Thanks for watching and good question! I didn't use the fact that Hb is a subgroup, since it may not be. I used the fact that the group operation is associative on all of its elements. We may narrow our focus to a subset of those elements which does not form a group (such as a coset) but the operation is still associative on all of those elements. Does that make sense?

@christopherrosson2400 Жыл бұрын

@Wrath of Math Yes, it makes sense now. The cosets are subsets of the entire group, and properties like closure and associativety permeate throughout the entire group so they affect the subsets but the identity isn't an operation so it doesn't "move around". At least, that's what I'm taking away from it.

@WrathofMath Жыл бұрын

Right, the operation has certain properties with regards to the groups elements, and those properties remain whether we look at all the group elements,.or only some of them.

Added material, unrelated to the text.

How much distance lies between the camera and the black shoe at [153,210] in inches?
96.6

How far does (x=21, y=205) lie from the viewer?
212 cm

@christopherrosson2400 Жыл бұрын

@Wrath of Math Awesome. One last question, and excuse me if this comes off nonsensical as I'm only just learning this stuff, but could I test for isomorphism of two groups by replacing one groups "identity coset" with the others and vice versa? I imagine if closure and associativety is assumed then showing the identities are interchangeable gives way to isomorphic groups?

@WrathofMath Жыл бұрын

I'm not positive I understand your question, but if I understand correctly the answer is no. For example, the reals are not isomorphic to the complex numbers under multiplication, yet they both have the rationals as an "identity coset". Thus this is an example of two groups with isomorphic identity cosets (even more, they are exactly equal cosets) yet the groups are not isomorphic.

@erinmeyers-t9w 6 ай бұрын

nice hoodie

@TheBrajesh1988 Жыл бұрын

G ={0, 1,2,3, +} is not a group because it is not closed as 2+3 = 5 but 5 is not an element of Z. Please explain.

@WrathofMath Жыл бұрын

The operation is not plain addition, it is addition modulo 4. So 2 + 3 is equal to its remainder when divided by 4, which is 1 since 5/4 has a remainder of 1. Similarly, 3+3 is 2 mod 4 because 3+3=6 divided by 4 has a remainder of 2.